Data for processing:
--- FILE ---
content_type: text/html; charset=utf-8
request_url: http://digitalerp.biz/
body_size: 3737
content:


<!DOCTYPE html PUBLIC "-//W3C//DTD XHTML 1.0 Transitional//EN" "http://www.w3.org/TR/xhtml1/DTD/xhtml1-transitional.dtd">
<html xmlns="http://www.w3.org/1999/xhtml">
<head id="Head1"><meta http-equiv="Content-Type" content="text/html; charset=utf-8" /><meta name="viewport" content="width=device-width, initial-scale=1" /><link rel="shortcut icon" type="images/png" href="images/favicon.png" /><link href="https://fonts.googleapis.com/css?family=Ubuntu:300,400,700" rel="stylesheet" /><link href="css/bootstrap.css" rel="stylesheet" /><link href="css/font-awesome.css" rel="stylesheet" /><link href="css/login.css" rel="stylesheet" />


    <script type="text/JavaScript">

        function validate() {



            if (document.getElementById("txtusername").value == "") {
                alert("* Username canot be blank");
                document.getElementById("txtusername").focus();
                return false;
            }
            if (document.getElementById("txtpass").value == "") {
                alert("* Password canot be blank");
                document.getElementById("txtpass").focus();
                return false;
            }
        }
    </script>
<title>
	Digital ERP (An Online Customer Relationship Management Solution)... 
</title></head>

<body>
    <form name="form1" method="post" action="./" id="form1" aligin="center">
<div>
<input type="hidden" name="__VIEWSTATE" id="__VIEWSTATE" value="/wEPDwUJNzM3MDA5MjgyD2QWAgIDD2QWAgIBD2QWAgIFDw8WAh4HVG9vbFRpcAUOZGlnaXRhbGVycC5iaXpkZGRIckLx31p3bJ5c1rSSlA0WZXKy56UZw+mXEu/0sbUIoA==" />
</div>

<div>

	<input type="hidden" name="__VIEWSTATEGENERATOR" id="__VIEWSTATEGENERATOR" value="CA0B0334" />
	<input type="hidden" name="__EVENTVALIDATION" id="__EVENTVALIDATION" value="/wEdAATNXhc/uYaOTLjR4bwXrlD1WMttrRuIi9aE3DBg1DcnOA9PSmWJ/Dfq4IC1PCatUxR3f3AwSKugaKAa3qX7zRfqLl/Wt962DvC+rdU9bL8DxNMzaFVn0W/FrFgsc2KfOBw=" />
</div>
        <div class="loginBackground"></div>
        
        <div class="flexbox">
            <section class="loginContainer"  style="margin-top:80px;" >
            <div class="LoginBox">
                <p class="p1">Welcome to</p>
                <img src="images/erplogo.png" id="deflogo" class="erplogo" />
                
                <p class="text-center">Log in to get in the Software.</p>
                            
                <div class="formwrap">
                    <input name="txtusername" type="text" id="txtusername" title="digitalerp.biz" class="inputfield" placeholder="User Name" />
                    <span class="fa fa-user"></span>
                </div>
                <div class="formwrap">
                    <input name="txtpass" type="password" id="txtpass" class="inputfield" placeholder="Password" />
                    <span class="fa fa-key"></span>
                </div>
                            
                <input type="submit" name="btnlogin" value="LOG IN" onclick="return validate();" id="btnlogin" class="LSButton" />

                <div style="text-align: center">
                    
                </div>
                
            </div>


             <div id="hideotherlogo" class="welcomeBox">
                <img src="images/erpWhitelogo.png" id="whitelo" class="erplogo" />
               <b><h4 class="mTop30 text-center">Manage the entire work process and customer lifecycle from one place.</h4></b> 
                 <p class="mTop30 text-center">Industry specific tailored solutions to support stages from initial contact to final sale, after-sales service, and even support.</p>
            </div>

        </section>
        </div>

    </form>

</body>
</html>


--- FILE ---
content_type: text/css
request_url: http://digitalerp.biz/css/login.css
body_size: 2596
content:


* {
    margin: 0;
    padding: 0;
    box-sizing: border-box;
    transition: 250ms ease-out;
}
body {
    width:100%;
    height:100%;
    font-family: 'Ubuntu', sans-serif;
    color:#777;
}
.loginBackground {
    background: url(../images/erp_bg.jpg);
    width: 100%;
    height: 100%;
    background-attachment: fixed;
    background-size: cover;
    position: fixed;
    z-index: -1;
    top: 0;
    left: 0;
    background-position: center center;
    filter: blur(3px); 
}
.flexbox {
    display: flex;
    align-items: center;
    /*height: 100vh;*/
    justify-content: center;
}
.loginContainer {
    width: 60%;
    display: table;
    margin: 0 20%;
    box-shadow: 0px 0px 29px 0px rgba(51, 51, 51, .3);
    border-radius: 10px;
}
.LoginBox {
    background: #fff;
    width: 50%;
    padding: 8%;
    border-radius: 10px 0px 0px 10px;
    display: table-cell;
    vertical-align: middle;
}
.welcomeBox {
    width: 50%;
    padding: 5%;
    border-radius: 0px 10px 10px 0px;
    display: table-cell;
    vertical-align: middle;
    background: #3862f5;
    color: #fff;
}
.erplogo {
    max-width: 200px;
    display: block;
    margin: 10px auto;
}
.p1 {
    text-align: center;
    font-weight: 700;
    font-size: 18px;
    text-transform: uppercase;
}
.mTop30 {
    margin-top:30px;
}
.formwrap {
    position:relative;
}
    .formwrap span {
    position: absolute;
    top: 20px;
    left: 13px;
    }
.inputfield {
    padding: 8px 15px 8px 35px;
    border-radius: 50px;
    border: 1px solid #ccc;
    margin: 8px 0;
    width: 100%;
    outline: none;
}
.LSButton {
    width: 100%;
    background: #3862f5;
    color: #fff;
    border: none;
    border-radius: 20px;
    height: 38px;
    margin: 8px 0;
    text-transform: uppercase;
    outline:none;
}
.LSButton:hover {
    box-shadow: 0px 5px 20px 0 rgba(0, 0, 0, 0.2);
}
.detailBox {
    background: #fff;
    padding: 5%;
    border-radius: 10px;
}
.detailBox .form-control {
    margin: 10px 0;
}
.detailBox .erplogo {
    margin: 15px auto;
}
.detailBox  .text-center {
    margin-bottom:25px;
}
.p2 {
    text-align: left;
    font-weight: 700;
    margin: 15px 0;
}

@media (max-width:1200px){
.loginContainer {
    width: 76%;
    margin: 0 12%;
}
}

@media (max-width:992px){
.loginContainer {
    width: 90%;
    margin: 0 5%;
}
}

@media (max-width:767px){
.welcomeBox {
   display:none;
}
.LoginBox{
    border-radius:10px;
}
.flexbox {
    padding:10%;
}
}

Exercise aim: The answer is all of the material, repeated exactly.

Result:
--- FILE ---
content_type: text/html; charset=utf-8
request_url: http://digitalerp.biz/
body_size: 3737
content:


<!DOCTYPE html PUBLIC "-//W3C//DTD XHTML 1.0 Transitional//EN" "http://www.w3.org/TR/xhtml1/DTD/xhtml1-transitional.dtd">
<html xmlns="http://www.w3.org/1999/xhtml">
<head id="Head1"><meta http-equiv="Content-Type" content="text/html; charset=utf-8" /><meta name="viewport" content="width=device-width, initial-scale=1" /><link rel="shortcut icon" type="images/png" href="images/favicon.png" /><link href="https://fonts.googleapis.com/css?family=Ubuntu:300,400,700" rel="stylesheet" /><link href="css/bootstrap.css" rel="stylesheet" /><link href="css/font-awesome.css" rel="stylesheet" /><link href="css/login.css" rel="stylesheet" />


    <script type="text/JavaScript">

        function validate() {



            if (document.getElementById("txtusername").value == "") {
                alert("* Username canot be blank");
                document.getElementById("txtusername").focus();
                return false;
            }
            if (document.getElementById("txtpass").value == "") {
                alert("* Password canot be blank");
                document.getElementById("txtpass").focus();
                return false;
            }
        }
    </script>
<title>
	Digital ERP (An Online Customer Relationship Management Solution)... 
</title></head>

<body>
    <form name="form1" method="post" action="./" id="form1" aligin="center">
<div>
<input type="hidden" name="__VIEWSTATE" id="__VIEWSTATE" value="/wEPDwUJNzM3MDA5MjgyD2QWAgIDD2QWAgIBD2QWAgIFDw8WAh4HVG9vbFRpcAUOZGlnaXRhbGVycC5iaXpkZGRIckLx31p3bJ5c1rSSlA0WZXKy56UZw+mXEu/0sbUIoA==" />
</div>

<div>

	<input type="hidden" name="__VIEWSTATEGENERATOR" id="__VIEWSTATEGENERATOR" value="CA0B0334" />
	<input type="hidden" name="__EVENTVALIDATION" id="__EVENTVALIDATION" value="/wEdAATNXhc/uYaOTLjR4bwXrlD1WMttrRuIi9aE3DBg1DcnOA9PSmWJ/Dfq4IC1PCatUxR3f3AwSKugaKAa3qX7zRfqLl/Wt962DvC+rdU9bL8DxNMzaFVn0W/FrFgsc2KfOBw=" />
</div>
        <div class="loginBackground"></div>
        
        <div class="flexbox">
            <section class="loginContainer"  style="margin-top:80px;" >
            <div class="LoginBox">
                <p class="p1">Welcome to</p>
                <img src="images/erplogo.png" id="deflogo" class="erplogo" />
                
                <p class="text-center">Log in to get in the Software.</p>
                            
                <div class="formwrap">
                    <input name="txtusername" type="text" id="txtusername" title="digitalerp.biz" class="inputfield" placeholder="User Name" />
                    <span class="fa fa-user"></span>
                </div>
                <div class="formwrap">
                    <input name="txtpass" type="password" id="txtpass" class="inputfield" placeholder="Password" />
                    <span class="fa fa-key"></span>
                </div>
                            
                <input type="submit" name="btnlogin" value="LOG IN" onclick="return validate();" id="btnlogin" class="LSButton" />

                <div style="text-align: center">
                    
                </div>
                
            </div>


             <div id="hideotherlogo" class="welcomeBox">
                <img src="images/erpWhitelogo.png" id="whitelo" class="erplogo" />
               <b><h4 class="mTop30 text-center">Manage the entire work process and customer lifecycle from one place.</h4></b> 
                 <p class="mTop30 text-center">Industry specific tailored solutions to support stages from initial contact to final sale, after-sales service, and even support.</p>
            </div>

        </section>
        </div>

    </form>

</body>
</html>


--- FILE ---
content_type: text/css
request_url: http://digitalerp.biz/css/login.css
body_size: 2596
content:


* {
    margin: 0;
    padding: 0;
    box-sizing: border-box;
    transition: 250ms ease-out;
}
body {
    width:100%;
    height:100%;
    font-family: 'Ubuntu', sans-serif;
    color:#777;
}
.loginBackground {
    background: url(../images/erp_bg.jpg);
    width: 100%;
    height: 100%;
    background-attachment: fixed;
    background-size: cover;
    position: fixed;
    z-index: -1;
    top: 0;
    left: 0;
    background-position: center center;
    filter: blur(3px); 
}
.flexbox {
    display: flex;
    align-items: center;
    /*height: 100vh;*/
    justify-content: center;
}
.loginContainer {
    width: 60%;
    display: table;
    margin: 0 20%;
    box-shadow: 0px 0px 29px 0px rgba(51, 51, 51, .3);
    border-radius: 10px;
}
.LoginBox {
    background: #fff;
    width: 50%;
    padding: 8%;
    border-radius: 10px 0px 0px 10px;
    display: table-cell;
    vertical-align: middle;
}
.welcomeBox {
    width: 50%;
    padding: 5%;
    border-radius: 0px 10px 10px 0px;
    display: table-cell;
    vertical-align: middle;
    background: #3862f5;
    color: #fff;
}
.erplogo {
    max-width: 200px;
    display: block;
    margin: 10px auto;
}
.p1 {
    text-align: center;
    font-weight: 700;
    font-size: 18px;
    text-transform: uppercase;
}
.mTop30 {
    margin-top:30px;
}
.formwrap {
    position:relative;
}
    .formwrap span {
    position: absolute;
    top: 20px;
    left: 13px;
    }
.inputfield {
    padding: 8px 15px 8px 35px;
    border-radius: 50px;
    border: 1px solid #ccc;
    margin: 8px 0;
    width: 100%;
    outline: none;
}
.LSButton {
    width: 100%;
    background: #3862f5;
    color: #fff;
    border: none;
    border-radius: 20px;
    height: 38px;
    margin: 8px 0;
    text-transform: uppercase;
    outline:none;
}
.LSButton:hover {
    box-shadow: 0px 5px 20px 0 rgba(0, 0, 0, 0.2);
}
.detailBox {
    background: #fff;
    padding: 5%;
    border-radius: 10px;
}
.detailBox .form-control {
    margin: 10px 0;
}
.detailBox .erplogo {
    margin: 15px auto;
}
.detailBox  .text-center {
    margin-bottom:25px;
}
.p2 {
    text-align: left;
    font-weight: 700;
    margin: 15px 0;
}

@media (max-width:1200px){
.loginContainer {
    width: 76%;
    margin: 0 12%;
}
}

@media (max-width:992px){
.loginContainer {
    width: 90%;
    margin: 0 5%;
}
}

@media (max-width:767px){
.welcomeBox {
   display:none;
}
.LoginBox{
    border-radius:10px;
}
.flexbox {
    padding:10%;
}
}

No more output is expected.